Water plays a critical role in the mining industry and this will apply in the post-mining era just as much as it did during the production years. When a mine is in operation the main concern – for both underground and opencast workings – is to ensure that the mining area is kept free of water in order to create a safe and properly functioning environment. These dewatering operations are mainly in the interest of the mine operators. However this situation changes when the production phase ceases and there is growing public interest in what is to happen with the former mining site. The issues that arise in this context mainly have to do with the impact of mine water on the groundwater bodies, the flooding of residual opencast mining cavities, the restoration of residual lakes and, essentially, the treatment of mine water with a view to preventing pollution and contamination.

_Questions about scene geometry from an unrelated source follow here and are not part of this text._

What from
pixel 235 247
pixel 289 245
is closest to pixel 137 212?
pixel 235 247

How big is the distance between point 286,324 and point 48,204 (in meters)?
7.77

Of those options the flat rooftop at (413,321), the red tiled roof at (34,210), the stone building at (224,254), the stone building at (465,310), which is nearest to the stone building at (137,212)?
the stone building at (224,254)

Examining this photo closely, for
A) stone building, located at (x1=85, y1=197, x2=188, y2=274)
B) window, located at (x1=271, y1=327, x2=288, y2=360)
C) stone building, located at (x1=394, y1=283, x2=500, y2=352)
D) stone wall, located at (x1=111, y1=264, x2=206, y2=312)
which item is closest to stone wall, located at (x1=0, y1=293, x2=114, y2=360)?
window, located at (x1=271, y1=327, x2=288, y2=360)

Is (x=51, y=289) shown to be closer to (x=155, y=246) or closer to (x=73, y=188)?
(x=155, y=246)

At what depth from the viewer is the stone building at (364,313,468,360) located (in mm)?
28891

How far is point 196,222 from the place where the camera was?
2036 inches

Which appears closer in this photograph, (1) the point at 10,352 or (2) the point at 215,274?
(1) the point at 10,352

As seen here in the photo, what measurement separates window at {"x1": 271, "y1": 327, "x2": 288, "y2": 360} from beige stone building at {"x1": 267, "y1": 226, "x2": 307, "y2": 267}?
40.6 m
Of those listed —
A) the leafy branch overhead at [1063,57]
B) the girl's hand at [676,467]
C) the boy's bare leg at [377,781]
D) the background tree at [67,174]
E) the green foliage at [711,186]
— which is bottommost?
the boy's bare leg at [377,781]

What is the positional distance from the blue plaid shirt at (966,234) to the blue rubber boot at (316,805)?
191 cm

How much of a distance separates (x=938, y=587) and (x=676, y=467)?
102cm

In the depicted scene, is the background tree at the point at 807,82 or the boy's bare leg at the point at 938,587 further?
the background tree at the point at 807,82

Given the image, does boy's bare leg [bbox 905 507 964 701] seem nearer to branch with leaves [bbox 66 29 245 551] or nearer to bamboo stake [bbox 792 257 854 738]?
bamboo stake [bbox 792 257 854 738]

This year’s post-mining issue of Mining Report Glückauf is therefore devoted primarily to the subject of water management.
The RAG approach in this respect provides for a number of measures aimed at tackling the problem of rising mine water in the last remaining production areas of the Ruhr and Ibbenbüren coalfields in the years following the cessation of mining operations. Examples of mine-water management techniques employed in the Durham coalfield in the UK are compared with those used in the Lorraine coalfield in France in order to illustrate how important it is to make a correct assessment of the prevailing hydro-geological conditions.
As soon as lignite extraction operations have come to an end the lowered groundwater should in principle be restored as quickly as possible to its pre-mining level. Such an undertaking means making provisions for the impact that mining has had on the water landscape and also factoring-in the infrastructural and housing-development activities. This all generates a number of different hydrological tasks and responsibilities that in this edition are presented and discussed from the perspective of the Rhineland lignite mining area. Another contribution uses the example of the Lausitz coalfield to present the restoration measures that are being employed in the former lignite extraction areas and to explain how these operations are affected by periods of extremely dry weather, as experienced in the summer of 2018.
An opencast ore mining operation in Sweden is used to show how hydro-geochemical processes can influence water management practices. This paper also examines the practicality of recovering valuable metals from mine tailings and process water.
Water can also play a role in the development and after-use of former mining sites, with pumped-storage power plants being a potential example of this. Unfortunately the construction of these installations is not economically viable in the current market environment. Other examples of how abandoned mining land can be put to good use are provided in the form of RAG Montan Immobilien projects in the Ruhr coalfield and LEAG restoration schemes in the Lausitz lignite mining region.